■ **WHAT IS ASKED**
Locate each line in the material below that contains the string "window", and copy those lines out in full.

■ **INPUT MATERIAL**
* begin *
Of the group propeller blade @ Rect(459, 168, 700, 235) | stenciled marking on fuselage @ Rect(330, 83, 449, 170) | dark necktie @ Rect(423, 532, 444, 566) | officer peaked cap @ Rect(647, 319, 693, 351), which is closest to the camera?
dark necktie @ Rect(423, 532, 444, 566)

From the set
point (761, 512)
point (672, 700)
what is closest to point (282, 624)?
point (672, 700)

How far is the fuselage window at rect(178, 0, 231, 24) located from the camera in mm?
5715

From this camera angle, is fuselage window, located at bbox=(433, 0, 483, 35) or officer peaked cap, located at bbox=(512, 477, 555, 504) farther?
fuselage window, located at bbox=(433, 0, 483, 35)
* end *
* begin *
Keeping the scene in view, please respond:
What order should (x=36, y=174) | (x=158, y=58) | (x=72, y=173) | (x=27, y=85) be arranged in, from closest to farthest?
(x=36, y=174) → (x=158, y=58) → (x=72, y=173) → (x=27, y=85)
* end *
■ **ANSWER BELOW**
How far is the fuselage window at rect(178, 0, 231, 24) located from the camera in mm?
From this camera angle, is fuselage window, located at bbox=(433, 0, 483, 35) or officer peaked cap, located at bbox=(512, 477, 555, 504) farther?
fuselage window, located at bbox=(433, 0, 483, 35)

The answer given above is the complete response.